Content Warning: discussing some nasty theories surrounding CBT. If you're not in the mood, just skip.
There’s an interesting quote which caught my eye in the York report, which makes it very much more explicit that GET is considered an essential part of CBT for ME than I’ve seen stated anywhere else. My recollection and general impression was that they were always talked about by the BPS cabal as if they were two entirely separate “treatments”.
“A controlled trial of ‘modified CBT’ used a different form of treatment without graded activity, which is normally considered an integral part of CBT.” (My bolding)
I think I can say something about that. I'm researching the earliest years of the Wessely School (which is also why I on here way less than I had previously planned and anticipated when I joined) and its advising of CBT as a treatment. I have been puzzled by how GET is mentioned separate from CBT as it is basically a therapeutic tautology : GET
is the B in CBT, the changing of maladapted behaviour through Operant Conditioning principles, in this case the supposed unwarranted "abnormal illness behaviour" of ME patients. ("Abnormal illnes behaviour" btw. is just a term for hypochondria/hysteria.)
In the theoretical model it is avoidance behaviour that gets in the way of the patients behaving like they should: like they're not ill. The Wessely School treats CFS like hypochondria/hysteria in a new dress. According to Operant Conditioning principles underlying BT and CBT of changing unwanted behaviour in the desired direction, there are 4 types of reïnforcers (Source: "Cognitive Behaviour Therapy for psychiatric problems: a practical guide" by Hawton, Salkovskis, Kirk and Clark, published at the time Hawton and Sharpe started to apply a CBM on ME patients. ME is not specifically mentioned in the book. Hypochondria and hysteria are, as are a lot of descriptions that are very familiar.)
- Presented Positive: wanted behaviour occurs more frequent b/c of positive results. ME theory: gradually doing more means you can do more, you'll notice that you càn do stuff, hoorah!*.
- Omitted Negative: wanted behaviour occurs more frequent b/c the expected negative effect doesn't occur. ME theory: gradually doing more means you'll discover that you won't get symptoms from it.*
- Presented negative: Unwanted behaviour decreases b/c it is followed by an aversive event (punishment.) Applied in CBT's sister therapy, Aversion Therapy with electroshocks (BT) applied to gay and trans people. ME theory: none specifically. I suspect it might have been applied if AT hadn't built such a deserved public bad rep. as being damaging and unethical.

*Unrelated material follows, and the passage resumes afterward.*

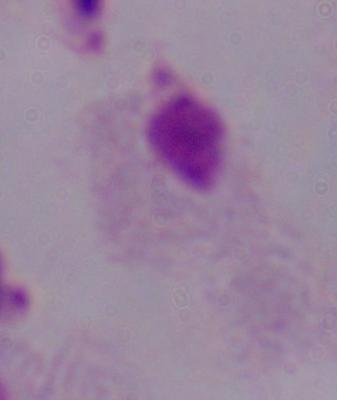
Summary:
  - Identification: trichomonad
  - Magnification: 1000x
  - Modality: micrograph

- Omitted Negative: Unwanted behaviour decreases because the reward for it doesn't occur. ME theory: taking away benefits and sympathy from surroundings means there are no cushy treats as an incentive to keep behaving ill.
As you see, graded exercise is the first two reïnforcers of BT. *Of course this all falls to pieces when ME patients unsurprisingly deteriorate from expanding their level of activity beyond their physical limit, so they shoved in some bs about patients failing because they're being too fussy about normal aches and pains after exercise and therefore stop pushing through to the other side , where the magic supposedly
will happen.
See also for example of Sharpe et al, 1992 ("The psychological treatment of patients with functional somatic symptoms: a practical guide")
"Behavioural change is best achieved in a gradual fashion. Sudden changes often produce severe exacerbation of symptoms, avoidance of further efforts and demoraliazation. In order to plan graded increases in activities, a baseline of current behaviour is first established and the discrepancy between desired goals and current functioning identified. The difference can then be broken down into manageable ‘subgoals’ of graded difficulty. The patient is warned that each increase in previously avoided activity is likely to result in a transient increase in symptoms. The behaviour is practised daily until it can be accomplished with ease. Only then is the subgoal increased."
Again a demonstration that graded increase in activity is the Behavioural aspect of CBT.
For the BPS crew, losing GET seems extremely problematic to me, as basically their B falls off. They'd be stuck with CT, and thàt only seemed to work (I have heard that that is contested now too, though no sources or study into it) because in more severe cases BT could be added as a component of the therapy. Besides, with reaffirmation of old research finds regarding e.g. brain hypoperfusion and mitochondrial dysfunction and new ones like dysautomnia-related things, it's kinda hard to claim "I am ill" a false conviction and to base your whole treatment on changing that "belief" with the expectation that that leads to improvement (as that is CT).
I don't know when GET was added as a separate-seeming thing, as I haven't looked into that (so much on my plate, so little spoons, ack!), but for the BPS crew themselves it isn't something separate.
And that concludes another mini lecture. Have an awap day everyone.
And thank you for all your input in this thread, I really enjoyed reading your views and information. (But reading on my phone offline, so no active likes.)